# PROBLEM TO WORK ON:
Copy each of the entries below word for word, keeping every line in its original order and form.
━━━━━ INFORMATION SUPPLIED ━━━━━
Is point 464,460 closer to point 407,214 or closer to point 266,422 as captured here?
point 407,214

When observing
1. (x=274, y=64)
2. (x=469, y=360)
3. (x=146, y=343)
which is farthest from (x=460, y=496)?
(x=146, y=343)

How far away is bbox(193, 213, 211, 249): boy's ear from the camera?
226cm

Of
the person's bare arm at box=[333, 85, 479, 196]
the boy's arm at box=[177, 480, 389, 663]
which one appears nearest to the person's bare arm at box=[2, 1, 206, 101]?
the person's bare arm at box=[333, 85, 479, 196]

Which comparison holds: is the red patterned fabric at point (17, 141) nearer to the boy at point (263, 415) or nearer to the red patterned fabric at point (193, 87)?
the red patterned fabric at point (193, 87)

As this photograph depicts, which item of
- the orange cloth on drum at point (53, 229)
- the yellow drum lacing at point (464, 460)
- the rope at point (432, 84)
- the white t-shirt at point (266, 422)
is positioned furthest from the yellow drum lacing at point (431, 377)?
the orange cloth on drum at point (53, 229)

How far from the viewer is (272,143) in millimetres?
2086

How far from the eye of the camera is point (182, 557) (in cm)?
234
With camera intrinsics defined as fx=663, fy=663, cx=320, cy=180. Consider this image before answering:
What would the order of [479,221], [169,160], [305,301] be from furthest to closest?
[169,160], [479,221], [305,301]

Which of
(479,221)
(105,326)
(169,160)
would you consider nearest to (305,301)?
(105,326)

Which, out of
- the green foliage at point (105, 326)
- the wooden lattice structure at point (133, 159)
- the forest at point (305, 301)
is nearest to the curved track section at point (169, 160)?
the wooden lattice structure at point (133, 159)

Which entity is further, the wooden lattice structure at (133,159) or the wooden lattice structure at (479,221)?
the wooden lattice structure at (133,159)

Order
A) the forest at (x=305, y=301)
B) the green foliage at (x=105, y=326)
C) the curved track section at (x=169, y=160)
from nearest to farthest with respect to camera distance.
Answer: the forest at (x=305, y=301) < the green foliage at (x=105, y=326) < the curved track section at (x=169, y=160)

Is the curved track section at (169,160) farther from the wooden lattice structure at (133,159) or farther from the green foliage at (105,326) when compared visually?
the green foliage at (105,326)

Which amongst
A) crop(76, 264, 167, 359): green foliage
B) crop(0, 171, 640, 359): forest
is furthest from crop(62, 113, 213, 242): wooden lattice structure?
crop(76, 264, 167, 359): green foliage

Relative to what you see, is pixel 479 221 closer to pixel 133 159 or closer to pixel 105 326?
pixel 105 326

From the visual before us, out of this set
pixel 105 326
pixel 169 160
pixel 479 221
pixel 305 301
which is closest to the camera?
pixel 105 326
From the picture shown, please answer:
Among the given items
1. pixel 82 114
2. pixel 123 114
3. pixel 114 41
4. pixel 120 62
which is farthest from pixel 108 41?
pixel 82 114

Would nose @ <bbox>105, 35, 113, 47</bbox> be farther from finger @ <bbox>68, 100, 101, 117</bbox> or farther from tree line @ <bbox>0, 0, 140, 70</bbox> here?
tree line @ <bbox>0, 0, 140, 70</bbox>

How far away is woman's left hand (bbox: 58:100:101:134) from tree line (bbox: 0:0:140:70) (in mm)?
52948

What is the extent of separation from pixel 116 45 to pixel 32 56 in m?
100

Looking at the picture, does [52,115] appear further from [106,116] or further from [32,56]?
━━━━━
# RESULT OF THE EXERCISE:
Is point 464,460 closer to point 407,214 or closer to point 266,422 as captured here?
point 407,214

When observing
1. (x=274, y=64)
2. (x=469, y=360)
3. (x=146, y=343)
which is farthest from (x=460, y=496)?
(x=146, y=343)

How far away is bbox(193, 213, 211, 249): boy's ear from the camera?
226cm

Of
the person's bare arm at box=[333, 85, 479, 196]
the boy's arm at box=[177, 480, 389, 663]
which one appears nearest to the person's bare arm at box=[2, 1, 206, 101]?
the person's bare arm at box=[333, 85, 479, 196]

Which comparison holds: is the red patterned fabric at point (17, 141) nearer to the boy at point (263, 415) or nearer to the red patterned fabric at point (193, 87)?
the red patterned fabric at point (193, 87)

As this photograph depicts, which item of
- the orange cloth on drum at point (53, 229)
- the yellow drum lacing at point (464, 460)
- the rope at point (432, 84)
- the white t-shirt at point (266, 422)
is positioned furthest from the yellow drum lacing at point (431, 377)?
the orange cloth on drum at point (53, 229)

How far from the viewer is (272,143) in millimetres?
2086

How far from the eye of the camera is point (182, 557) (in cm)?
234
With camera intrinsics defined as fx=663, fy=663, cx=320, cy=180. Consider this image before answering:
What would the order of [479,221], [169,160], [305,301] be from furthest to closest?
[169,160], [479,221], [305,301]

Which of
(479,221)
(105,326)
(169,160)
would you consider nearest to (305,301)?
(105,326)

Which, out of
- the green foliage at point (105, 326)
- the wooden lattice structure at point (133, 159)
- the forest at point (305, 301)
is nearest to the curved track section at point (169, 160)?
the wooden lattice structure at point (133, 159)

Which entity is further, the wooden lattice structure at (133,159) or the wooden lattice structure at (479,221)?
the wooden lattice structure at (133,159)

Order
A) the forest at (x=305, y=301)
B) the green foliage at (x=105, y=326)
C) the curved track section at (x=169, y=160)
from nearest to farthest with respect to camera distance.
Answer: the forest at (x=305, y=301) < the green foliage at (x=105, y=326) < the curved track section at (x=169, y=160)

Is the curved track section at (169,160) farther from the wooden lattice structure at (133,159) or farther from the green foliage at (105,326) when compared visually?
the green foliage at (105,326)

Which amongst
A) crop(76, 264, 167, 359): green foliage
B) crop(0, 171, 640, 359): forest
is furthest from crop(62, 113, 213, 242): wooden lattice structure?
crop(76, 264, 167, 359): green foliage

Relative to what you see, is pixel 479 221 closer to pixel 133 159 or closer to pixel 105 326?
pixel 105 326

From the visual before us, out of this set
pixel 105 326
pixel 169 160
pixel 479 221
pixel 305 301
which is closest to the camera?
pixel 105 326
From the picture shown, please answer:
Among the given items
1. pixel 82 114
2. pixel 123 114
3. pixel 114 41
4. pixel 120 62
which is farthest from pixel 108 41?
pixel 82 114

Would nose @ <bbox>105, 35, 113, 47</bbox> be farther from finger @ <bbox>68, 100, 101, 117</bbox> or farther from tree line @ <bbox>0, 0, 140, 70</bbox> here?
tree line @ <bbox>0, 0, 140, 70</bbox>

How far away is woman's left hand (bbox: 58:100:101:134) from tree line (bbox: 0:0:140:70) (in mm)?
52948

What is the extent of separation from pixel 116 45 to pixel 32 56 in m?
100

Looking at the picture, does [52,115] appear further from [106,116] or further from [32,56]?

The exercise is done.